*** EXCERPTED TEXT

This provision will apply to models made available in the course of commercial activity or supplied for first use to a deployer or put into service for their own use. As we explain in the paper, recital 12b states that a commercial activity can be characterized as “charging a price, with the exception of transactions between micro enterprises, for a free and open-source AI component but also by charging a price for technical support services, by providing a software platform through which the provider monetises other services, or by the use of personal data for reasons other than exclusively for improving the security, compatibility or interoperability of the software.” As a result, the AI Act is likely to place significant liabilities on some providers of open-source foundation models.

Our proposal

We suggest a new way forward for open source systems for the EU’s AI Act. On the one hand, the Act’s provisions for open-source foundation models may mean hefty liabilities for providers, which has the potential to stifle growth, restrict competition, and consolidate power. This is an outcome we would like to avoid. On the other hand, however, open-source foundation models can potentially cause harm. While we aren’t quite there yet regarding extreme dangers, we suspect that calculus will change in the coming years (for example, through models posing biosecurity or cybersecurity risks).

******

**WORK INSTRUCTION 1:**
Answer these questions using the passage on the AI Act and open-source foundation models.
(a) Under recital 12b, which transactions are excepted when charging a price for a free and open-source AI component counts as commercial activity?
(b) What three outcomes could hefty liabilities for providers bring about, according to the proposal?
(c) What kinds of risk are given as examples of how the calculus on extreme dangers might change?
**WORK INSTRUCTION 2:** Summarize the passage on the AI Act and open-source foundation models in two sentences.
**WORK INSTRUCTION 3:** Pick up the passage on the AI Act and open-source foundation models after its last sentence and continue it.
These records were drawn from a source separate from the text.

*** RECORDS

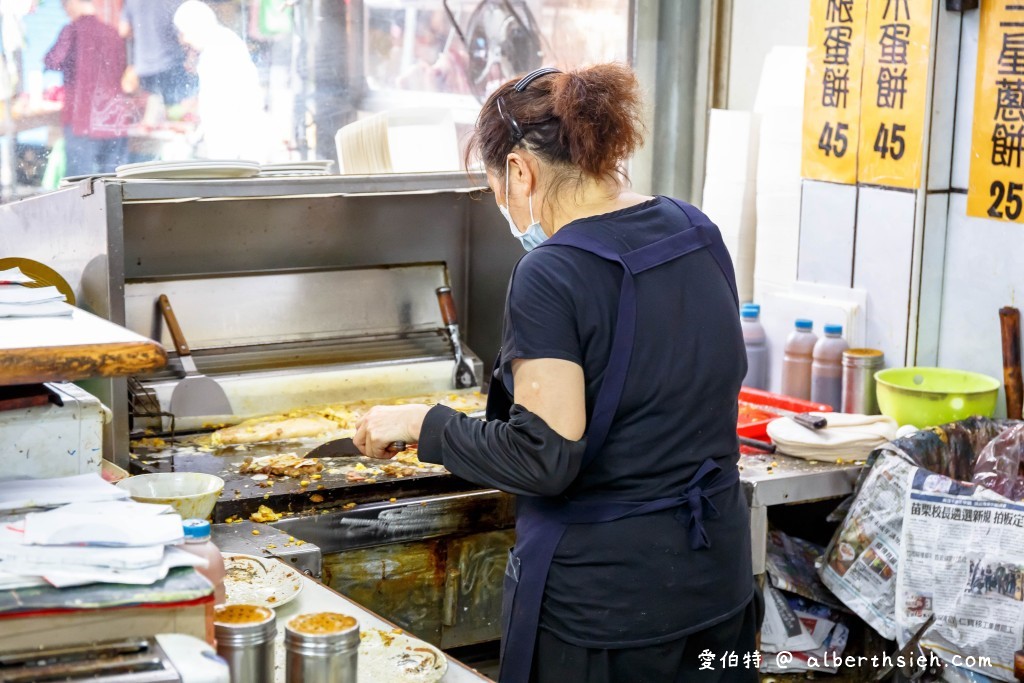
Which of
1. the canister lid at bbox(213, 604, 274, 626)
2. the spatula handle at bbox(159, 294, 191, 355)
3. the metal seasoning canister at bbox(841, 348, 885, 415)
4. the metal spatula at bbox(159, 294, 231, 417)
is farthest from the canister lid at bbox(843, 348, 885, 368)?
the canister lid at bbox(213, 604, 274, 626)

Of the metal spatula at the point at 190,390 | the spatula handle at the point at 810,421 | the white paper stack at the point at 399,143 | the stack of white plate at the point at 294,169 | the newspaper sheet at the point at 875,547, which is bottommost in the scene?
the newspaper sheet at the point at 875,547

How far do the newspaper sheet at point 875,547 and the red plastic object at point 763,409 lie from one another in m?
0.40

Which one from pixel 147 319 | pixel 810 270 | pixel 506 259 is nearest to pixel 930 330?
pixel 810 270

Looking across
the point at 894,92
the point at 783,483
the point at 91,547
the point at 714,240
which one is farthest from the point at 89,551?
the point at 894,92

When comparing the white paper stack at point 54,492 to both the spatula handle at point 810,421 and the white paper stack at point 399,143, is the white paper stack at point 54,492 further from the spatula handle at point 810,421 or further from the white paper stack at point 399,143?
the spatula handle at point 810,421

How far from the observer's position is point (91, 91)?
4031 millimetres

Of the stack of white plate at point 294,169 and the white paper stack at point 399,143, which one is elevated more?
the white paper stack at point 399,143

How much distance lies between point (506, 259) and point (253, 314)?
89 centimetres

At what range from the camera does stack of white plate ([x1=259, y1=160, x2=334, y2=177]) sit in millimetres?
3551

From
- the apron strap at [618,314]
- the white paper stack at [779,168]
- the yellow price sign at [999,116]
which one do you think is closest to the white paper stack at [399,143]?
the white paper stack at [779,168]

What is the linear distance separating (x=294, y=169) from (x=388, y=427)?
4.90ft

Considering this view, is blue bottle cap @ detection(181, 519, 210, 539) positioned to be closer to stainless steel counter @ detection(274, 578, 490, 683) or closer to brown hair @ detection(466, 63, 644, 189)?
stainless steel counter @ detection(274, 578, 490, 683)

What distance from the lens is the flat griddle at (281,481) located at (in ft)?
9.52

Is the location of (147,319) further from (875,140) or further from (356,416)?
(875,140)
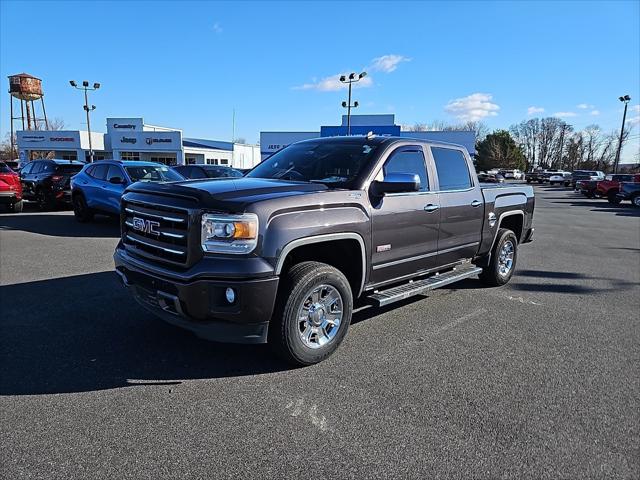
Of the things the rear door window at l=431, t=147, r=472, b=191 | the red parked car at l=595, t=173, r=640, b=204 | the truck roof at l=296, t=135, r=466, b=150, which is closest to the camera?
the truck roof at l=296, t=135, r=466, b=150

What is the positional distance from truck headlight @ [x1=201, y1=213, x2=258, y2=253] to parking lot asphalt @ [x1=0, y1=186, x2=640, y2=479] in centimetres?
109

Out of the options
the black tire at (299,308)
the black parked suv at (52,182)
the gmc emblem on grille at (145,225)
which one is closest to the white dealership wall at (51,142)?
the black parked suv at (52,182)

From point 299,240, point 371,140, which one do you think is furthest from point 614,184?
point 299,240

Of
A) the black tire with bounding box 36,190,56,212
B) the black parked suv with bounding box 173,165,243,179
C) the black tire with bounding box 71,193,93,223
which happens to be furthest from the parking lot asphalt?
the black tire with bounding box 36,190,56,212

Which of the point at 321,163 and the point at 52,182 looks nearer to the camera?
the point at 321,163

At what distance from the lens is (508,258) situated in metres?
6.74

******

**EXERCISE OUTPUT 1:**
(a) Transactions between micro enterprises.
(b) They could stifle growth, restrict competition, and consolidate power.
(c) Biosecurity and cybersecurity risks.

**EXERCISE OUTPUT 2:** The AI Act's provision applies to open-source foundation models made available in commercial activity, which recital 12b defines broadly to include charging for components or support, monetizing services through a platform, or using personal data for purposes beyond security, compatibility, or interoperability, so some providers are likely to face significant liabilities. The authors propose a new way forward that balances the risk that such liabilities could stifle growth, restrict competition, and consolidate power against the possibility that these models cause harm, such as biosecurity or cybersecurity risks, in the coming years.

**EXERCISE OUTPUT 3:**
Because the time it will take to move from existing capabilities to future capabilities is unknown, we propose that regulators should build the infrastructure to conduct safety evaluations for open-source foundation models sooner rather than later. We argue that while the release of today’s open-source models should be supported and unrestricted, regulators ought to design provisions concerned with identifying clearly defined dangerous capabilities and preventing the proliferation of dangerous models released on an open-source basis in the future.

In practice, the release of future open-source foundation models should include testing and safety evaluations for dangerous capabilities to ensure policymakers and users of such models know the risks associated with their release. One way to do that is through new benchmarks, metronomy, and evaluations to help manage powerful foundation models. We should reconsider their release if models show alarming capabilities. Another is through new transparency and access requirements—like structured access mechanisms and rich documentation—that would apply to all foundation models. (With respect to transparency requirements, however, we understand that while they may help increase accountability, they likely cannot prevent the proliferation of dangerous models. In some instances, they may plausibly be counterproductive, too.)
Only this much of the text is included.